### Page
+++

Immediately following the Merger, each of the Issuers shall enter into the Joinder Agreement, substantially in the form of Exhibit B (the “Joinder Agreement”) pursuant to which each Issuer will observe and perform all of the rights, obligations and liabilities of an Issuer as provided in this Agreement and the Registration Rights Agreement as if it were an original signatory hereto.

 

2. Agreements to Sell and Purchase. On the basis of the representations, warranties and covenants contained in this Agreement and subject to the terms and conditions contained in this Agreement, Mergeco agrees to issue and sell to the Initial Purchasers, and on the basis of the representations, warranties and covenants contained in this Agreement, and subject to the terms and conditions contained in this Agreement, each of the Initial Purchasers, severally and not jointly, agrees to purchase from Mergeco, the aggregate principal amount of the Securities set forth opposite its name on Schedule I attached hereto. The purchase price for the Securities shall be 97.25% of their principal amount.

+++

### Data listing
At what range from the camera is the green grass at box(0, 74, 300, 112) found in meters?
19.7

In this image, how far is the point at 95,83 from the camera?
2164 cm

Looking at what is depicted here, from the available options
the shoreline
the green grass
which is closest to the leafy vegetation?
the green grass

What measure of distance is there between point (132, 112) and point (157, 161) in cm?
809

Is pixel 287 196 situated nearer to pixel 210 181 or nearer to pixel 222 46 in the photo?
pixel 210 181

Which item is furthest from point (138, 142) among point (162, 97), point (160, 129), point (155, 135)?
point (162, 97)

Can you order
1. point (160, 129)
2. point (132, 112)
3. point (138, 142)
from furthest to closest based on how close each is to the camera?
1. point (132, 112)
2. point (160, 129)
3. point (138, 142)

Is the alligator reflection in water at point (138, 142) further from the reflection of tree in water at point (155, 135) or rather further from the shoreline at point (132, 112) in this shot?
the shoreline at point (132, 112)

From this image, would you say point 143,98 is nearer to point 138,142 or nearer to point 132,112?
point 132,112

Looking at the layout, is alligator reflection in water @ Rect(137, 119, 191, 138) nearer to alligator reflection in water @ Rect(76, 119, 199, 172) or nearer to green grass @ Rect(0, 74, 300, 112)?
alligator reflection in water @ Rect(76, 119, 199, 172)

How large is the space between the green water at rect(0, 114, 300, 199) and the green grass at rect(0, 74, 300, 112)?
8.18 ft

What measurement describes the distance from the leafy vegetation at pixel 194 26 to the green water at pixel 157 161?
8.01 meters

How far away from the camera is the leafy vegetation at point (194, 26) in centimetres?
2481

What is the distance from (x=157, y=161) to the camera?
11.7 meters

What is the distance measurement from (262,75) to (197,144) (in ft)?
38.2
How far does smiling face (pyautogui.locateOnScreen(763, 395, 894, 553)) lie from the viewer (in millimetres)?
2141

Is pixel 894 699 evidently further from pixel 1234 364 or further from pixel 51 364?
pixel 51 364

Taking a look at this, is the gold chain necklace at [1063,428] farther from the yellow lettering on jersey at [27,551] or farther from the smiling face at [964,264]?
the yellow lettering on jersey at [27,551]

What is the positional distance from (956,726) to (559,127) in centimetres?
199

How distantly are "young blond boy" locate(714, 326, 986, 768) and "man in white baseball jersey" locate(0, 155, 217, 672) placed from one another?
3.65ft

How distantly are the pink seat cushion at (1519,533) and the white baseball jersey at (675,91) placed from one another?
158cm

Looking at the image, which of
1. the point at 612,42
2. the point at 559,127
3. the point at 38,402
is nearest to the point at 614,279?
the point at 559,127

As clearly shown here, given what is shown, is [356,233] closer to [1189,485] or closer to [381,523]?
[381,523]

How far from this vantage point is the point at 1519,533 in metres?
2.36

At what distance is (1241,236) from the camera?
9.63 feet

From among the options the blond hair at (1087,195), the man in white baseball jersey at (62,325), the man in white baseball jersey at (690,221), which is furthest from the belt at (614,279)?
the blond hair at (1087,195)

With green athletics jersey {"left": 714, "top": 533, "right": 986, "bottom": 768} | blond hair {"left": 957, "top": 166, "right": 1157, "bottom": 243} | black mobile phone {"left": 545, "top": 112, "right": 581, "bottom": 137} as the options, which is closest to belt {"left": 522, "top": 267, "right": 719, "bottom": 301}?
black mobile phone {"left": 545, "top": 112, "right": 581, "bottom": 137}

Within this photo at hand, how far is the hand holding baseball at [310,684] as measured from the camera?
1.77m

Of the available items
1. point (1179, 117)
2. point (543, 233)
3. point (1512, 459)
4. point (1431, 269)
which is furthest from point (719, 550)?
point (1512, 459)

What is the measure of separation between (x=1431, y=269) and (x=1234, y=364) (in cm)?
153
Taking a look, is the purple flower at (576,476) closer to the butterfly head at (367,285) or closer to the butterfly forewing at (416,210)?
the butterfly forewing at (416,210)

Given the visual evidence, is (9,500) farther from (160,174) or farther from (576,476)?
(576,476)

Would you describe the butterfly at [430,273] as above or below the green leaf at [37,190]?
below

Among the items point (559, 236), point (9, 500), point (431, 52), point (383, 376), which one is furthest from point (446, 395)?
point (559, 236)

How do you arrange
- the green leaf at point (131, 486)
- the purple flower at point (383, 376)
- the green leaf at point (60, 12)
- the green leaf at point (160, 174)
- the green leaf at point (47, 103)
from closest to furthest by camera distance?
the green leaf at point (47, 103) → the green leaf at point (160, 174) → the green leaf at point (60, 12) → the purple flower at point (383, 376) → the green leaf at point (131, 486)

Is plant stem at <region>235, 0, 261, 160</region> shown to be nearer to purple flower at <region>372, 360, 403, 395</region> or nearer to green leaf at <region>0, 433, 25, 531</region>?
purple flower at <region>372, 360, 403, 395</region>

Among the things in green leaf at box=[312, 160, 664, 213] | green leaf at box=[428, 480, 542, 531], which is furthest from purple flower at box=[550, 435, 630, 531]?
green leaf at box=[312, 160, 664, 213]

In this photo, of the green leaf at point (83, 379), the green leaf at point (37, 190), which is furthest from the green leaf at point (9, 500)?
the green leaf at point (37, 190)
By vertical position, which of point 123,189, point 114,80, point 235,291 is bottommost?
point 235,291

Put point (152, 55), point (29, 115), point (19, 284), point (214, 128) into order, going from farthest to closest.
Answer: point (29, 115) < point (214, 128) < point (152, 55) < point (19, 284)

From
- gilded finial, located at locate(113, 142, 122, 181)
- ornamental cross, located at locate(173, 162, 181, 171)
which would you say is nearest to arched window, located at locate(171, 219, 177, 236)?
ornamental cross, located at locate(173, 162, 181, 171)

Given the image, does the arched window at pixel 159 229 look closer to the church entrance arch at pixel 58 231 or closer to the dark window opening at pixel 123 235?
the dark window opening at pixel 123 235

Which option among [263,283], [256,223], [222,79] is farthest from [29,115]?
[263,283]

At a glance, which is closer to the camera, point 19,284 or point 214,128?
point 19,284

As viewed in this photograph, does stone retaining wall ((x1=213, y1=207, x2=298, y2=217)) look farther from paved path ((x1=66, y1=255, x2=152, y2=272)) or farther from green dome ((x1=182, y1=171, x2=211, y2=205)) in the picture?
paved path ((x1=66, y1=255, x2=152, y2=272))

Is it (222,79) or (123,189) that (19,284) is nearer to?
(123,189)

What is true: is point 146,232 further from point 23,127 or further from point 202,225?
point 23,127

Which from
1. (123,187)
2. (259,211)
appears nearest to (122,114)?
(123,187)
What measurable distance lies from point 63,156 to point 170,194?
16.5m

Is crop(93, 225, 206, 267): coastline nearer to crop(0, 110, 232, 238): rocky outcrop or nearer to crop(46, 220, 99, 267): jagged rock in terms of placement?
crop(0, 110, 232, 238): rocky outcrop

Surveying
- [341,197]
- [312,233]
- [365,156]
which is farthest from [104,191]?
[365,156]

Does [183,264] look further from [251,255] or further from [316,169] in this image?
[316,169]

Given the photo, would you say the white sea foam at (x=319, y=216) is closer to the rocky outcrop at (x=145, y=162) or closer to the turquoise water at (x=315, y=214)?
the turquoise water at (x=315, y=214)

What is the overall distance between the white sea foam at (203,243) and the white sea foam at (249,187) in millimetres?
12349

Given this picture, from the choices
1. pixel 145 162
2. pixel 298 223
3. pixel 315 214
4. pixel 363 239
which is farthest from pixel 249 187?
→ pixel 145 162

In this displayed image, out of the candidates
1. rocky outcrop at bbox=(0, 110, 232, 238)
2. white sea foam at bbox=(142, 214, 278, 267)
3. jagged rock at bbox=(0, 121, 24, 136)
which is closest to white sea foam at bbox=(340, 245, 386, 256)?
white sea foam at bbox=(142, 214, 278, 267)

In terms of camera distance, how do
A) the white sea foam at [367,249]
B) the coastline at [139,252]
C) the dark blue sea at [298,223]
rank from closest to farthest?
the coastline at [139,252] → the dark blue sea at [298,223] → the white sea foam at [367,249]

+++

### Set tasks
**1)** According to the purchase agreement, what price will the Initial Purchasers pay for the Securities?
**2)** Write the next few sentences of the purchase agreement, picking up after its statement of the purchase price.

### Results of the tasks
**1)** 97.25% of their principal amount.

**2)**
3. Delivery and Payment. Delivery of, and payment of the purchase price for, the Securities shall be made at 10:00 a.m., New York time, on May 27, 2004 (such date and time, the “Closing Date”) at the offices of Debevoise & Plimpton LLP, 919 Third Avenue, New York, New York 10022. The Closing Date and the location of delivery of and the form of payment for the Securities may be varied by mutual agreement between the Initial Purchasers and the Company.

 

The Securities shall be delivered by Mergeco to the Initial Purchasers (or as the Initial Purchasers direct) through the facilities of The Depository Trust Company against payment by the Initial Purchasers of the purchase price therefor by means of wire transfer of immediately available funds to such account or accounts specified by the Company in accordance with Section 8(h) on or prior to the Closing Date, or by such means as the parties hereto shall agree prior to the Closing Date. The Securities shall be evidenced by one or more certificates in global form registered in such names as the Initial Purchasers may request upon at least one business day’s notice prior to the Closing Date and having an aggregate principal amount corresponding to the aggregate principal amount of the Securities.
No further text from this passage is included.